Patients undergoing RALP were retrospectively included with consecutive MRI examinations collected from two centers (center 1 and center 2). The train cohort included patients at center 1 between January 2020 and December 2021, and the validation cohort comprised those between January 2022 and December 2022. Patients from center 2 were assigned to the test cohort.
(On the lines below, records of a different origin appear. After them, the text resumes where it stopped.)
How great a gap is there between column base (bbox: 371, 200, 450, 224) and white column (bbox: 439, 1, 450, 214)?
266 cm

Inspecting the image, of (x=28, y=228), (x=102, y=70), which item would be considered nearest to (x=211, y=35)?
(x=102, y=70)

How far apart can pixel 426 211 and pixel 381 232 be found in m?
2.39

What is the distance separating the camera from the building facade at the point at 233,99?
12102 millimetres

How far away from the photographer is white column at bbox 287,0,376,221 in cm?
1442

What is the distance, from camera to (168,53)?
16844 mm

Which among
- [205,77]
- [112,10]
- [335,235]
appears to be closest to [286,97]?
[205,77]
MRI and clinicopathological features associated with PSM were assessed. A logistic regression model was used to develop the grading system. The prediction and calibration performance were evaluated by area under the receiver operating characteristic curves (AUCs) and Hosmer-Lemeshow goodness-of-fit test. AUC values were compared by Delong test.

Results

A total of 396 patients and 29.2% (64/219), 37.6% (26/69) and 38.0% (41/108) of patients in the train, validation and test cohorts exhibited PSMs, respectively. The grading system comprised clinical risk stratification (ESMO-risk) and MRI features. The PSM grading system demonstrated good prediction performance (AUC 0.79, 95% CI: 0.70, 0.86) and showed good calibration (P = 0.82) in the test cohorts. When compared with ESMO-risk (AUC: 0.70, 95% CI: 0.60, 0.78), Park’s model (AUC: 0.72, 95% CI: 0.63, 0.81) and Xu’s model (AUC: 0.70, 95% CI: 0.60, 0.78) in the test cohort, our PSM grading system demonstrated higher AUC value (P < 0.05).

Conclusion

The PSM grading system integrating MRI and clinicopathological features can assess the likelihood of PSM after RALP.